The weight of him, both comfort and excitement, the taste as their tongues met, both soothing and stimulating. All, all of him, oh so familiar, but never usual. Clever hands that knew her secrets stroked, brushed, lingered until her skin tingled with anticipation. Her blood, sluggish from sleep, began to heat, began to swim.
In the deep, dreaming dark, in the last hours of a year that had brought blood and death, and joy and comfort, she embraced what fate had given her. And the man who’d changed everything.
For a moment she held there, on that gilded curve of quiet bliss, of knowing, of belonging, with her arms around him, with her face pressed to the curve of his throat.
“I love you, Roarke. I love you.”
The words spilled into the center of his heart, glowed there like a candle. Luminous. He gave them back to her, in Irish, in the language of that heart. And slipped inside her, coming home.
She turned her head until her lips found his. She slid her hands up until their fingers linked.
She rose with him, a welcome; fell with him, a yielding. Soft and sweet, the words spoken. Slow and loving, the rhythm set.
Here was peace in a bloody, brutal world both knew too well. And celebration of two souls, lost, then found.
In the predawn dark, she rose, showered, dressed. While Roarke dealt with his rescheduled ’link conference, she checked the overnight results. In the hours she’d slept, the computer had spat out a few more names.
She studied the faces, the data, asked herself if any of them sparked a memory. Someone she’d seen, in passing. Someone who crossed her path, performed some function.

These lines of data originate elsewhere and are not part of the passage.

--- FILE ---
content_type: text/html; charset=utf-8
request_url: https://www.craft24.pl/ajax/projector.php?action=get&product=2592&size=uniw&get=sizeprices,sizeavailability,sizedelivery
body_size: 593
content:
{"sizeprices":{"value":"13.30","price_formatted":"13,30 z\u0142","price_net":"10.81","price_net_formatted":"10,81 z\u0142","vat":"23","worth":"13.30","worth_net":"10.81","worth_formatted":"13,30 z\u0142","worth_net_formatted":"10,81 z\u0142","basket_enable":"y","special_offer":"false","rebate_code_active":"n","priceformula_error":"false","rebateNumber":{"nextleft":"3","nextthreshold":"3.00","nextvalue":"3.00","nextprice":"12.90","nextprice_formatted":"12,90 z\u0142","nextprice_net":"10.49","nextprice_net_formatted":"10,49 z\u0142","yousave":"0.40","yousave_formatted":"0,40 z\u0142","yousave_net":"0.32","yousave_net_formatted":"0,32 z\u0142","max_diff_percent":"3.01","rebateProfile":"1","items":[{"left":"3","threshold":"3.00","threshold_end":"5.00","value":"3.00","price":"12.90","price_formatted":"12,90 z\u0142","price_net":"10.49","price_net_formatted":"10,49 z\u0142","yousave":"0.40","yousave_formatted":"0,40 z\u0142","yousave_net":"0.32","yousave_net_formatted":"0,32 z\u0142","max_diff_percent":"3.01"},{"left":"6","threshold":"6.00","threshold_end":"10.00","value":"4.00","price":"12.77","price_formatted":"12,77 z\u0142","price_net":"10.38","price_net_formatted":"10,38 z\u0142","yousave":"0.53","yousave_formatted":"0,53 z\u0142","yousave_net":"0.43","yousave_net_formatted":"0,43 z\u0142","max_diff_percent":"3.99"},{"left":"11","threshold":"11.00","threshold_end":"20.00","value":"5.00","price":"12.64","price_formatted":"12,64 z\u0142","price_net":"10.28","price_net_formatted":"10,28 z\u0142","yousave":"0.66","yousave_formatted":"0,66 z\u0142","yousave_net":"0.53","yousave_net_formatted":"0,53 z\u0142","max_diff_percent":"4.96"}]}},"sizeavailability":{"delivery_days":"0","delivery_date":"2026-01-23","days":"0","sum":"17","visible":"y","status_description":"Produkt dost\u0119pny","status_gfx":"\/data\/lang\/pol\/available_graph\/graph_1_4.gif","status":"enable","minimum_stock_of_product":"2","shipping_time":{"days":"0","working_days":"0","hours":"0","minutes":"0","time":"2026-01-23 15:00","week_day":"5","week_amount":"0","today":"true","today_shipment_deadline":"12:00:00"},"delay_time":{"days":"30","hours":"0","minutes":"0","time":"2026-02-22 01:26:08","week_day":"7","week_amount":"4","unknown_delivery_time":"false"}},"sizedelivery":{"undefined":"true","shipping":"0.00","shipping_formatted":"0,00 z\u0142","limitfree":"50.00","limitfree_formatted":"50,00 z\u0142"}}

She disagreed with the computer on one or two. Complexion too dark, too light, a hair too young. But she couldn’t risk tossing any of them out of the mix, not yet.
Laboriously, frustratingly, she programmed the two alternate searches, ordering one without the sector factored in, ordering another after she’d clipped two blocks off the grid.
Though she worried it pressed her technological luck, she added another task, and started probability runs on the current results.
Too early to check in with anyone, she decided, as the cat bumped his head against her ankle.
“Okay, okay, I get it. Time for breakfast.”
She started to go into the office kitchen, changed her mind.
Some routines were worth preserving, she decided, and with the cat jogging at her heel, went back to the bedroom.
She couldn’t know how long Prague would take, but considering the soother, the rescheduling, she’d bet her ass Roarke figured to top off his personal brand of care and nurturing with oatmeal.
“Pig meat,” she murmured, frowning at the bedroom AutoChef. “Definitely pig meat. Not one of his full Irish deals. One of those omelet things. What’s it…” She scrolled through the omelet choices. “Yeah, yeah, Spanish omelet. Why is it Spanish? Why isn’t it French or Italian? Who knows, who cares? Okay!”
With a half laugh as Galahad bumped and meowed – the sound like a curse – she got his kibble first. Since she’d made him wait, she boosted it with a saucer of milk.
She programmed breakfast for two – and just in time as Roarke came in before she’d quite finished.